THQ verlegt den Schwerpunkt im laufenden Geschäftsjahr auf die Quartale drei und vier. Während die Bilanz für das jetzt abgelaufene Quartal ein Minus ausweist und auch das zweite Quartal aller Voraussicht nach mit Verlusten beendet wird, erhöhte der Publisher die Gewinnerwartungen für das Gesamtjahr.

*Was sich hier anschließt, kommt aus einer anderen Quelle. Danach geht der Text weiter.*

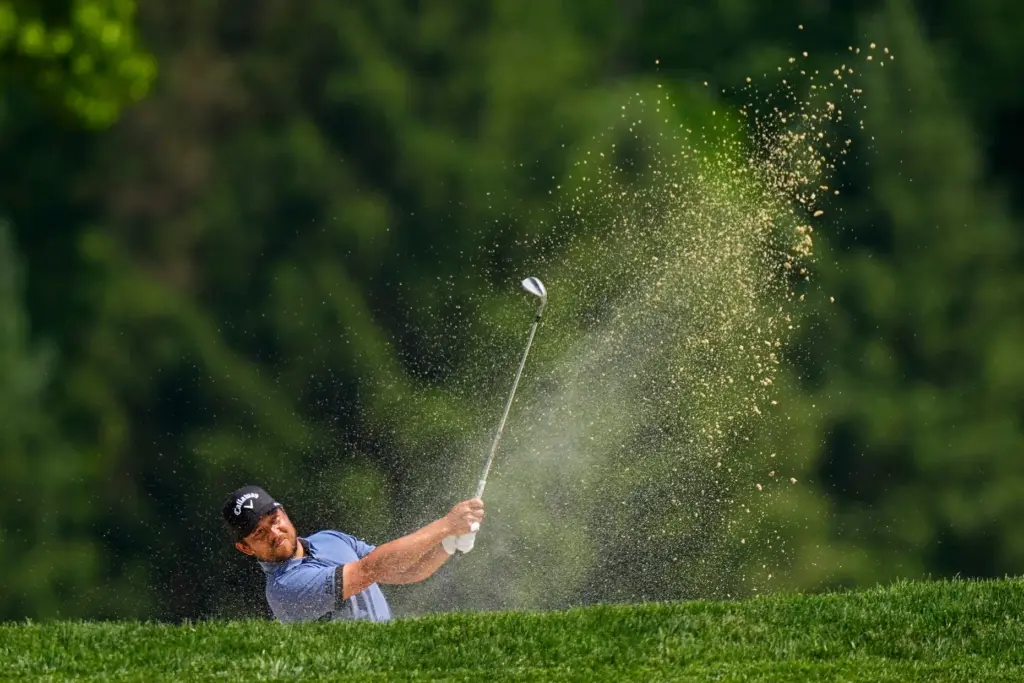 Xander Schauffele hits from the bunker on the second hole...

THQ hat im zum 30. Juni beendeten 1. Quartal bei 88,2 Mio. Dollar Umsatz ein Minus von 3,9 Mio. Dollar oder 10 US-Cent je Aktie eingefahren. Im Vorjahr lagen Umsatz und Verlust bei 98,1 bzw. 3,6 Mio. Dollar. Erfolgreichster Titel war "Full Spectrum Warrior", der sich laut THQ weiterhin hervorragend verkaufe. Auch für das laufende 2. Quartal geht der Publisher von einem negativen Betriebsergebnis aus: Bei 82 Mio. Dollar Umsatz werden 20 US-Cent Verlust je Aktie erwartet. In die Vollen geht THQ dann in der zweiten Fiskaljahreshälfte. Während zum Weihnachtsgeschäft Filmlizenzen wie "The Incredibles - Die Unglaublichen", "The SpongeBob SquarePants Movie" oder "Der Polarexpress" ins Rennen gehen, wurde das mit viel Vorschusslorbeeren versehene "S.T.A.L.K.E.R. - Shadow Of Chernobyl" auf das 4. Quartal und damit Anfang 2005 verschoben. "Im 4. Quartal werden wir neben 'S.T.A.L.K.E.R.' auch 'Destroy All Humans!' und 'The Punisher' auf den Markt bringen. Wir sind der festen Überzeugung, dass die Zeit nach dem Weihnachtsgeschäft der ideale Zeitpunkt ist, um neue Marken in den Markt einzuführen", sagte Brian Farell, President und CEO von THQ. Analysten sehen in dem neuen Veröffentlichungstermin auch ein Zeichen dafür, dass immer mehr Publisher das hart umkämpfte Weihnachtsgeschäft mit ihren neuen Toptiteln umgehen. Zu groß sei die Gefahr, mit einem neuen Spiel in der weihnachtlichen Produktflut unterzugehen. THQ ist sich sicher, dass die neue Strategie aufgehen wird. Für das Gesamtjahr erwartet der Publisher einen Nettogewinn von 1,10 Dollar je Aktie bei 680 Mio. Dollar Umsatz.